▶ **Passage shown**:
'''

I spoke with Murch at the San Francisco editing rooms of Coppola’s company, American Zoetrope. Amazingly, Murch was once again working on “Apocalypse Now.” The French film company Canal Plus has funded what Murch calls “a fishing expedition.” He and Coppola are sifting through outtakes that had been kept in underground storage to find deleted scenes worthy of inclusion in an expanded edition that is being released in August in theaters and will ultimately wind up on DVD. The only additional footage in the current DVD is the destruction of Kurtz’s compound, which ran under credits at the close of the film’s 35mm prints in ’79. On the disc, Coppola explains that he never intended the conflagration to complete the action of the film. Murch stole time away from his recon mission to explain how he and his collaborators originally came up with the film’s eerie and illuminating sounds.
When did you and Francis know that you would key so much of the movie off the sound of the helicopters?
It was something that came up long before the film ever got made — back when George [Lucas] was going to direct it. There was a lot of discussion between George and me, and between us and John Milius, who was writing the script, that what made Vietnam different and unique was that it was the helicopter war. Helicopters occupied the same place in this war that the cavalry used to. The last time the cavalry was used was in World War I, which demonstrated that it didn’t work anymore. In World War II there was no cavalry. Then we got the cavalry back, with helicopters, to a certain extent in the Korean War, and really got it back in the Vietnam War. The helicopters were the horses of the sky — the whole “Valkyrie” idea came out of that discussion. And, of course, we thought of the four horsemen of the Apocalypse. The cavalry-horsemen-Apocalypse thing was bred in the bones of the project.
The beginning of the film was a trigger for the psychic dimension of the helicopters. Later on, when you get into the attack on the village [when Robert Duvall's ramrod Col. Kilgore tries to clear a VC-held coastal town], it’s dramatic and it’s fantastic, but it is fairly much “what you see is what you hear.” Whereas at the beginning of the film it’s some drunken reverie of this displaced person, Willard, who is trying to bring himself back into focus. There are fragmentary images of helicopters, then he comes more and more back into his abysmal reality — this stinky hotel room in Saigon — and we get the fan.

'''

▶ **Source data**:
'''

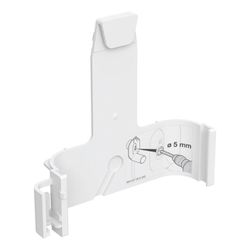 Geberit Halteklammer mit Sensor Urinal Steuerung verdeckt... GEBERIT-242153001 4025416715818 (Abb. 1)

'''

Resume the interview on the helicopter sounds in "Apocalypse Now" from the point where it stops. The listing here was drawn from a separate source.

▶ **Result**:
That connection, between the helicopters and the fan, was latent and waiting to be done. For me, the moment when it came to be done was like one of those moments when Kennedy was shot: I remember I was at the KEM [a horizontal editing machine with two large screens and two soundtracks], early on in the assembly of that scene, when I put a helicopter sound over that fan. Suddenly it sounded right. I believed the fan was making that noise, which is what Willard believes. So I felt that if I could believe it, as the “seen-it-all” editor, then it would have that effect on an audience. And if we could have that effect, then we could put the audience in the place of that person.
The helicopter sound isn’t just a combat sound in this movie. It’s like the defining sound in World War II movies of the German police cars …
Right — so the sound of helicopters conjures up this sense of an existential prison. It’s like a jail sound that envelops Willard periodically.
Right. But all of this was latent. Even the idea of starting with the shot we started with. That was something that came to Francis when he was looking at dailies. The film never began that way in the script. He was looking at the napalm drop when Kilgore calls in the planes to drop napalm on the jungle so that his guys can surf. There were six cameras shooting. The sixth camera had a telephoto lens and was shooting at, oh, 120 frames per second. Francis saw this shot from the sixth camera and recognized something about how the jungle was compressed and flattened by the telephoto lens, and about how the helicopters, because of this visual compression, just sort of slide sideways across the frame in a very dreamlike way. That’s when he got the idea, “This is Vietnam,” just by looking at this scene that explodes in fire. There was something dramatic about these three elements of green jungle, helicopter and fire.
Then we took things from the end of the film, and put the Doors’ “This is the end” and worked that in — so that somehow the end of the film is contained in the beginning. And then, once that was in place, there were shots done specifically to feed that thought. The images of Willard in his room alone drunk were actually character-rehearsal shots. Francis had the notion that if you wanted an actor to investigate a certain part of a character in an improvisational way, you turn film on it, even if you think the film will never be used, because it makes the actor wake up — after all, it could be used, resources are being expended. What you wind up with has a different feel than if it were just an actor and a director alone in a room saying, “Let’s investigate” (although some of that is done, too). Even those shots at the time were not meant to be in the film, but such amazing things came out of it that we felt, all right, let’s put that shot of the helicopters and the jungle together with this stuff and see what we need to get from here to there.
As I said, the whole idea of the helicopter sound of the war wasn’t a discovery; that was talked about in 1969. But Francis made the decision to make this film quadraphonic [or quintaphonic]. Essentially the format we established for “Apocalypse Now” is now the standard for DVD and any big Dolby Stereo film: three channels in the front and then two channels in the rear and then subwoofers. And helicopters are ideally suited to that, because they fly and move around and hover. So it’s a perfect format for a helicopter movie, compared to, say, a submarine movie, or a boat movie, or an airplane movie. Helicopters can position themselves and swoop and go in circles; they are kind of circular beings.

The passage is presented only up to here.